# Critique Indra - 3 years old



## Mrs.K (Jul 14, 2009)

By the time I was able to take the picture she already had moved her foot and looked the other way LOL. Darn Phone Camera!



























































































I don't have a nice camera since my 600 dollar camera was stolen back in Germany... hope those pics are good enough to critique


----------



## Girth (Jan 27, 2011)

Good looking dog.


----------



## ksotto333 (Aug 3, 2011)

I don't have the knowledge to critique, but she (and you ) look happy..


----------



## Mrs.K (Jul 14, 2009)

Thanks, she is doing fantastic 

Sent from Petguide.com Free App


----------



## x11 (Jan 1, 2012)

i will have a go at it; looks like an excellent topline (first pic), good angulation in rear, overall balanced dog, good bone density, rich pigment, left ear appears not firm, nice athletic looking animal.

i don't know what i am talking about.


----------



## Cheyanna (Aug 18, 2012)

She looks like she has a good reach on the running pick. I laughed at the soccer ball pic. The ball looks like Fiona's. I get already busted ones from kids. About her stack, is she SL or WL? If SL, I don't see the downward angulation of the rear. She looks healthy and athletic.


Sent from Petguide.com Free App


----------



## Mrs.K (Jul 14, 2009)

Cheyanna said:


> She looks like she has a good reach on the running pick. I laughed at the soccer ball pic. The ball looks like Fiona's. I get already busted ones from kids. About her stack, is she SL or WL? If SL, I don't see the downward angulation of the rear. She looks healthy and athletic.
> 
> 
> Sent from Petguide.com Free App



She is West German Working Line. 

Here is her Pedigree. 

@X11: to this day I don't know what happened to her ear. They were both standing perfectly before she went into teething. Either the Cartilage was damaged somehow, or she's just got a soft ear. 

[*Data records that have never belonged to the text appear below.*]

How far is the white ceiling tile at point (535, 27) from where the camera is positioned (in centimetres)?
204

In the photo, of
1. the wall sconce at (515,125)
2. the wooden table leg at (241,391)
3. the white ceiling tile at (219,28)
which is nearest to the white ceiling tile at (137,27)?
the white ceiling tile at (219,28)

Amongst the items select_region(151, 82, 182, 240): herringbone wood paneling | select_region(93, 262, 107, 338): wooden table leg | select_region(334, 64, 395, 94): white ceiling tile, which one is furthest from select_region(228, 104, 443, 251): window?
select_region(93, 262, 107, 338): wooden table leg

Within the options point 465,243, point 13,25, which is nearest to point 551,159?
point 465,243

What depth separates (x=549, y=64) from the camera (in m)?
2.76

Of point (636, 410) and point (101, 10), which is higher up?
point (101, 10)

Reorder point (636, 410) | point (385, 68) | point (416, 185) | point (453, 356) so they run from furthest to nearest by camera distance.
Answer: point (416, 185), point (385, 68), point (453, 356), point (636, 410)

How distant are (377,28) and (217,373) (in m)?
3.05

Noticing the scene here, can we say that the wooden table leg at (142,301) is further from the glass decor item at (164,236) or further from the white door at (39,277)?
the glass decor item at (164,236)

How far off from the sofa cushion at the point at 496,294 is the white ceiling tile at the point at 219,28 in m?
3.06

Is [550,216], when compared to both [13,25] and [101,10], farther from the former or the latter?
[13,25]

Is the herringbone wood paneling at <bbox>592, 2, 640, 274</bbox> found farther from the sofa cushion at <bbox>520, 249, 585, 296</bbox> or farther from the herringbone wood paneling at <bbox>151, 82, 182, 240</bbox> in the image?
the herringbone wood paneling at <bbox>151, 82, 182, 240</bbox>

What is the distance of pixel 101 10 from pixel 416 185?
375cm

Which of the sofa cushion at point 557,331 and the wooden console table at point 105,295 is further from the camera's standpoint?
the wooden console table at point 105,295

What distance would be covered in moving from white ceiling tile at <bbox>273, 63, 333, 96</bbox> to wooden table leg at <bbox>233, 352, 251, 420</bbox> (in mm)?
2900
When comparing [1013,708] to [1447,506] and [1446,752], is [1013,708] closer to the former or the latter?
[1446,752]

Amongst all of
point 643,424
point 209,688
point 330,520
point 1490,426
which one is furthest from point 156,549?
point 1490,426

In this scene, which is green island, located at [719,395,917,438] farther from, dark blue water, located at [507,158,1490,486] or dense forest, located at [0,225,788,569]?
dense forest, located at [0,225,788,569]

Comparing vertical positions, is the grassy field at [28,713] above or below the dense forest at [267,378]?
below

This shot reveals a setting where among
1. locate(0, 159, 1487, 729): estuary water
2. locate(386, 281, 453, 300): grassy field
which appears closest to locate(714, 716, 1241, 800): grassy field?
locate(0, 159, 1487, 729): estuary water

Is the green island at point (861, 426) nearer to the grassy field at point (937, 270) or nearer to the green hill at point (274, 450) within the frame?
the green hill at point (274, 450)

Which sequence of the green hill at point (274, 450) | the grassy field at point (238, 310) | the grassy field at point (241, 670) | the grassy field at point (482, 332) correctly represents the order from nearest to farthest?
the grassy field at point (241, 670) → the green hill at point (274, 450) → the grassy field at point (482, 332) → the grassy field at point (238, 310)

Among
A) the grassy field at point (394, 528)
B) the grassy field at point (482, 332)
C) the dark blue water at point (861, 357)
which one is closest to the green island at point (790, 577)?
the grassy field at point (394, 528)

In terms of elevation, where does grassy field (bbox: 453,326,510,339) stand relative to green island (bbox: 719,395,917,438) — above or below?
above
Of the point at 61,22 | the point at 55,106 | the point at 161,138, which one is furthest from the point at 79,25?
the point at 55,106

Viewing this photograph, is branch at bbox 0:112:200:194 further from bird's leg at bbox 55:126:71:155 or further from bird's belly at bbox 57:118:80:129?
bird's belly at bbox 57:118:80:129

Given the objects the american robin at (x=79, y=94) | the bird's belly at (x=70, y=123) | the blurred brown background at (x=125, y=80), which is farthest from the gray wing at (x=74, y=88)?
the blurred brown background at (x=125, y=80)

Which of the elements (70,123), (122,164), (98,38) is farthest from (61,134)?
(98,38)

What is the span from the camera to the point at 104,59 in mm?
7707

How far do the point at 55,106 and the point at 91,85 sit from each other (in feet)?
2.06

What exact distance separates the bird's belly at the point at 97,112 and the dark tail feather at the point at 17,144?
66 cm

Nonetheless, she is an awesome working dog... screw her ear. I am not planning to breed her anyways. Her whole litter turned out fantastic. She is very athletic and a bit crazy too.


----------



## Pooky44 (Feb 10, 2013)

x11 said:


> i will have a go at it; looks like an excellent topline (first pic), good angulation in rear, overall balanced dog, good bone density, rich pigment, left ear appears not firm, nice athletic looking animal.
> 
> i don't know what i am talking about.


I would say all of the above but add she looks a little 'leggy'.
But then, I don't know what I am talking about.


----------



## Mrs.K (Jul 14, 2009)

She's not a small female, that's for sure. She is just within the standard, height wise. 

Would love to hear a critique from some of the good people. I know she'd probably get a G raiting because of her ear. With a lenient judge maybe a SG if we'd be lucky.


----------



## Pooky44 (Feb 10, 2013)

Mrs.K said:


> She's not a small female, that's for sure. She is just within the standard, height wise.
> 
> *Would love to hear a critique from some of the good people. *I know she'd probably get a G raiting because of her ear. With a lenient judge maybe a SG if we'd be lucky.


Some day I hope to be one of the good people.


----------



## robk (Jun 16, 2011)

She has a very nice pedigree. I bet she has some drive.


----------